"What a shame!" Miss Hope exclaimed. "I love titles. Do you know what I've got? An album with the coats of arms of all sorts of families and another album with patterns of silk and brocade from each of the Queen of Italy's ball-dresses. Would you care to see it?"

"Very much indeed!" Cornélie laughed. "But I must put on my hat now."

She went and returned in a hat and cloak; the German ladies and Rudyard were waiting in the hall and asked what she was laughing at.
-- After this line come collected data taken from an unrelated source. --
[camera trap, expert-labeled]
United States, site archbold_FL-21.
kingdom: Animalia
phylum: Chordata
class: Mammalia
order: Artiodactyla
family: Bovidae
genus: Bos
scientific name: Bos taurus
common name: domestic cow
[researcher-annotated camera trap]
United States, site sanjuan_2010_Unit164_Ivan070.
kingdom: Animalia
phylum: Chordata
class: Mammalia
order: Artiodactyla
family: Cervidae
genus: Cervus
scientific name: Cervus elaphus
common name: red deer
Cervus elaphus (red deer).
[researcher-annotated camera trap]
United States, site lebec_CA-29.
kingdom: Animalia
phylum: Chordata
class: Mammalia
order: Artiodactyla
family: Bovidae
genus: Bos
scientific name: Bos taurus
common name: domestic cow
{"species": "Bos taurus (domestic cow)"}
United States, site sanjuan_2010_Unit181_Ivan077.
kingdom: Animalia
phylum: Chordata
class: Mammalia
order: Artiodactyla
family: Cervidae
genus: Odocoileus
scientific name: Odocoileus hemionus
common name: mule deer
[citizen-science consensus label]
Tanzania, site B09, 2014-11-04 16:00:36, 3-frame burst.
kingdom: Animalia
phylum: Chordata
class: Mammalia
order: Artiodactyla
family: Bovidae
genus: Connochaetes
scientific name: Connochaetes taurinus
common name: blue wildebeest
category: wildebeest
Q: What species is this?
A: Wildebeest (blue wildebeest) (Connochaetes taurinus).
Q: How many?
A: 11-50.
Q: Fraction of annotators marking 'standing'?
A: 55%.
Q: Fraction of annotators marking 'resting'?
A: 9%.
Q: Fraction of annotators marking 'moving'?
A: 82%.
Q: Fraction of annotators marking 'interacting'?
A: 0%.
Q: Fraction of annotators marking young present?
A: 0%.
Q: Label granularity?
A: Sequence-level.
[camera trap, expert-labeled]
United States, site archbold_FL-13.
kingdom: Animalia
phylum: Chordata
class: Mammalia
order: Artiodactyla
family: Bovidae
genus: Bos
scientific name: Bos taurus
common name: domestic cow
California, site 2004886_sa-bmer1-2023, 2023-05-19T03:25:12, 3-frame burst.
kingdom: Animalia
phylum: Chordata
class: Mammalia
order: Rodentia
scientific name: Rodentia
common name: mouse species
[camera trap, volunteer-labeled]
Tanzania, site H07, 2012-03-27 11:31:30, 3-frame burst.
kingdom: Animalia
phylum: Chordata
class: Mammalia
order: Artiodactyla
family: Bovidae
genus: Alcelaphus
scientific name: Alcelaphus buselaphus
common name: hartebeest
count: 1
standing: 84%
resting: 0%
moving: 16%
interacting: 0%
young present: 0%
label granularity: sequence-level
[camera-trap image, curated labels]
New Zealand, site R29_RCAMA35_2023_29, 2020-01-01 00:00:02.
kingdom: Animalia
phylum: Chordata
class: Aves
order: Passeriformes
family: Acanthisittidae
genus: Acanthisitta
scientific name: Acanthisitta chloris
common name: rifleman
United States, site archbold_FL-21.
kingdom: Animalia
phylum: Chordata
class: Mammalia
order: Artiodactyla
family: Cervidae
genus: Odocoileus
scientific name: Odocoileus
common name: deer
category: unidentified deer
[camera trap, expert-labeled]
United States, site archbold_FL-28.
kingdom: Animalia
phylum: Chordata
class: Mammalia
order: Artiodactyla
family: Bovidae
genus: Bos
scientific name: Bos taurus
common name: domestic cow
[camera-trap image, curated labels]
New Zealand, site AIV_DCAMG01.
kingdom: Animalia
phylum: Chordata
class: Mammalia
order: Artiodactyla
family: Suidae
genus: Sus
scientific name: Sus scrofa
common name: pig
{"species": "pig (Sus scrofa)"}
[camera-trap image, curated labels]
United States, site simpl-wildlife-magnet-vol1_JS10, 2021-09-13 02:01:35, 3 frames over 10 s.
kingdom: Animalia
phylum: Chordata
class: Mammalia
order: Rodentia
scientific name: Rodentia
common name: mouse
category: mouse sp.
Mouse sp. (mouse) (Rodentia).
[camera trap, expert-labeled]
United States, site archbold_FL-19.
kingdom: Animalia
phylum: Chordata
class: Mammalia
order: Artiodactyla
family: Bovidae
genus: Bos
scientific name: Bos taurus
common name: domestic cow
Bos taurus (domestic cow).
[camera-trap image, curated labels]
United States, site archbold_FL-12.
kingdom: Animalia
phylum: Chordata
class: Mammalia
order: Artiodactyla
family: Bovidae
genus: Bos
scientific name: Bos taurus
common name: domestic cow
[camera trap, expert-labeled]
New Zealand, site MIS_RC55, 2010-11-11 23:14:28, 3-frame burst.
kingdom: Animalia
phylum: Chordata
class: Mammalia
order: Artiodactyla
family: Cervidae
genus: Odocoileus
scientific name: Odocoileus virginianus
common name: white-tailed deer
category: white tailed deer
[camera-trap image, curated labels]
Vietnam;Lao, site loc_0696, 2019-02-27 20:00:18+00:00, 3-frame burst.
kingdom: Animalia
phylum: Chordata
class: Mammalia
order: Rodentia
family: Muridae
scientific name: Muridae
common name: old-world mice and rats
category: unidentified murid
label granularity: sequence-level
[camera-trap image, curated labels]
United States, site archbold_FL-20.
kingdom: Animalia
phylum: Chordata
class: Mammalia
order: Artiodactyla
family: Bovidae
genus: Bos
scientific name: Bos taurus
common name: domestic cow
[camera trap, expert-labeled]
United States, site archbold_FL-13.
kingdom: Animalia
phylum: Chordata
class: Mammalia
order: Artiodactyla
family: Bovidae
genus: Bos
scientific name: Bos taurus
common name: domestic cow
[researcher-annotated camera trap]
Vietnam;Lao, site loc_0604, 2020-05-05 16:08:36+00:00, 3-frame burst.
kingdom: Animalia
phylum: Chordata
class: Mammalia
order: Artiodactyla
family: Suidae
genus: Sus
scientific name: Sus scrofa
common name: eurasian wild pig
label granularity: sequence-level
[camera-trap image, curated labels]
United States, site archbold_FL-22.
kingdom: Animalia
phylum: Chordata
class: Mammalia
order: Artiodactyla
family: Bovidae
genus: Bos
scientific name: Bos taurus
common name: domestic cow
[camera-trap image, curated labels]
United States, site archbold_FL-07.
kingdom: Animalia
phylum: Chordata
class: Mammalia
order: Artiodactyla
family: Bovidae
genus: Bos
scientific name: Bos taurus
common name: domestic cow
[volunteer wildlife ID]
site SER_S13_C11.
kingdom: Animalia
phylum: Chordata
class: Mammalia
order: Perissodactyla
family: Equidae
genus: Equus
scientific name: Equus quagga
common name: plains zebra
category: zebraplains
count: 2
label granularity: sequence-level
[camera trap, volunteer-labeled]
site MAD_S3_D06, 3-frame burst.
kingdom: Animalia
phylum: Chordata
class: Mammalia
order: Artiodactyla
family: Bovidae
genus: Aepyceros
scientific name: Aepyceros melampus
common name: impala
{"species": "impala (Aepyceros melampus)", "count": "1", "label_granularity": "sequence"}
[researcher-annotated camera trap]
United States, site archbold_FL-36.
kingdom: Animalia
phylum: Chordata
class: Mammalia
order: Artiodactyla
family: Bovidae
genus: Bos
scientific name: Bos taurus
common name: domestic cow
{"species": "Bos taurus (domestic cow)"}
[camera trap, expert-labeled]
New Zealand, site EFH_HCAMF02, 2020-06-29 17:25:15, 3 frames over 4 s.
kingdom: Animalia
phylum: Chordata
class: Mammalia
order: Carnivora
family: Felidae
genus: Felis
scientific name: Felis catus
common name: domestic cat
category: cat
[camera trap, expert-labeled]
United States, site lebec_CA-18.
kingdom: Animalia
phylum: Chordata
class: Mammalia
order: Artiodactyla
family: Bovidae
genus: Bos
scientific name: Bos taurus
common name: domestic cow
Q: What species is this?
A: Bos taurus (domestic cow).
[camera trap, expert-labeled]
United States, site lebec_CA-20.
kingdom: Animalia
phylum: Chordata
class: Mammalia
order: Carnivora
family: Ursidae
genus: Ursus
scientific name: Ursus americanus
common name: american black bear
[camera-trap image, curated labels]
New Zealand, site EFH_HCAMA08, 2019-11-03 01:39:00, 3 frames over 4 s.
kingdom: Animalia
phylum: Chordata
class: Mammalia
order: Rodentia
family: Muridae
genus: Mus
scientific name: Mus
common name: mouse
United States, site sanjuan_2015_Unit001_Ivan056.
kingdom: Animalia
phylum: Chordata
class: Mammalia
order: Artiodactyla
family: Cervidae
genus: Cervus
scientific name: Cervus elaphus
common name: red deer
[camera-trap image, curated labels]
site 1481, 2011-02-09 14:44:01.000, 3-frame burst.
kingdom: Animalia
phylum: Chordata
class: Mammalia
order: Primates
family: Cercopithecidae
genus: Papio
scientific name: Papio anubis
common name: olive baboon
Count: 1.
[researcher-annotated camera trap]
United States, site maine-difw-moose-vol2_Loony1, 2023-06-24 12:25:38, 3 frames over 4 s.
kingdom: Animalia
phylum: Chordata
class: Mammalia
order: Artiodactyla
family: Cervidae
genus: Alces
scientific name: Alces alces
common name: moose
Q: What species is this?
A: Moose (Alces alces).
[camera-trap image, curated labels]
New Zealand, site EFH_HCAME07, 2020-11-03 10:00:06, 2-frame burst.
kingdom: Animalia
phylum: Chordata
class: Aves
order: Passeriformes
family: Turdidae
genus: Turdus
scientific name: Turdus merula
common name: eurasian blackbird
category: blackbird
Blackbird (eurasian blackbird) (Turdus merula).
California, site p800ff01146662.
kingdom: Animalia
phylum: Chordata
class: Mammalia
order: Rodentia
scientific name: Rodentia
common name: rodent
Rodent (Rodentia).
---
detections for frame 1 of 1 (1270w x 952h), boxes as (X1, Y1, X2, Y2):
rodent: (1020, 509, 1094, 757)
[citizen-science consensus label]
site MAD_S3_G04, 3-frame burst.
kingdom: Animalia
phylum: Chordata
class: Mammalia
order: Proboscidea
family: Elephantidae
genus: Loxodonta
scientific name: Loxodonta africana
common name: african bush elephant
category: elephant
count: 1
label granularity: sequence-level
She caused great merriment by telling them about the album with the patterns of the queen's ball-dresses.

"Who is he?" she asked the Baronin, as she walked in front with her, along the Via Sistina, while the Baronesse and Rudyard followed.

She thought the Baronin a charming person, but she was surprised to find, in this German woman, who belonged to the titled military class, a coldly cynical view of life which was not exactly that of her Berlin environment.

"I don't know," the Baronin answered, with an air of indifference. "We travel a great deal. We have no house in Berlin at present. We want to make the most of our stay abroad. Mr. Rudyard is very pleasant. He helps us in all sorts of ways: tickets for a papal mass, introductions here, invitations there. He seems to have plenty of influence. What do I care who or what he is! Else agrees with me. I accept what he gives us and for the rest I don't try to fathom him."

They walked on. The Baronin took Cornélie's arm.

"My dear child, don't think us more cynical than we are. I hardly know you, but I've felt somehow drawn towards you. Strange, isn't it, when one's abroad like this and has one's first talk at a table-d'hôte, over a skinny chicken? Don't think us shabby or cynical. Oh dear, perhaps we are! Our cosmopolitan, irresponsible, unsettled life makes us ungenerous, cynical and selfish. Very selfish. Rudyard shows us many kindnesses. Why should I not accept them? I don't care who or what he is. I am not committing myself in any way."

Cornélie looked round involuntarily. In the nearly dark street she saw Rudyard and the young Baronesse, almost whispering and mysteriously intimate:

"And does your daughter think so too?"